TomWeaver999 wrote:
The Frankenstein quiz came to a fun and surprising conclusion when a 15-year-old kid turned out to be the winner -- he got about twice as many correct answers as all the longtime dues-paying graybeards who competed (about 15 of them). And I wasn't taking it easy on the kid. Okay, at the beginning I might have tossed him an easy question or two thinking, "I don't want him to end up with NO points," but I very quickly discovered that he was no slouch. Toward the end I hit him with a series of four questions that I'd intended to ask four different people, but I wanted to see if he could "run" the category:

What brain does the Monster get in FRANKENSTEIN?
In GHOST OF FRANK?
In HOUSE OF FRANK?
Whose brain is he SUPPOSED to get in A&C MEET FRANK?

And the kid came right back with,
"Abnormal brain."
"Ygor's brain."
"Ullman's brain."
"Wilbur's brain."

"Ullman's brain"??!!!?? ULLMAN's ****ing brain???!?!?! How did he get that? NObody should have gotten that. On the longest and best day of my life, I sure wouldn't have gotten that.
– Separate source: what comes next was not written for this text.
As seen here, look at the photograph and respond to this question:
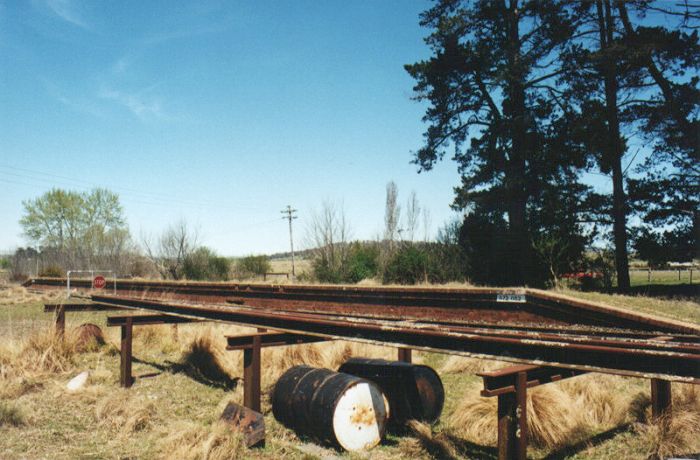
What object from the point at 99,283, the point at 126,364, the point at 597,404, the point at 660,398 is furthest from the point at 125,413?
the point at 99,283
But THIS kid did.

I wanted to know what dimension this kid materialized out of, so at the very end when it should have been over, I said, "Tell us about yourself" and handed him the mike and stepped off the stage. And he told the audience that he was writing a book on all the old Universal horrors.

Jeez, every generation of monstuh pitcha nut researcher-writer seems to put the prior one to shame -- and here we go again, maybe!

Two-Generations-Back-Already Tom
And Strauss gets the brain of the wolf man "so that all your waking hours will be spent in untold agony while you wait for the full of the moon that will change you into a werewolf..." And that threat still makes no bloody sense.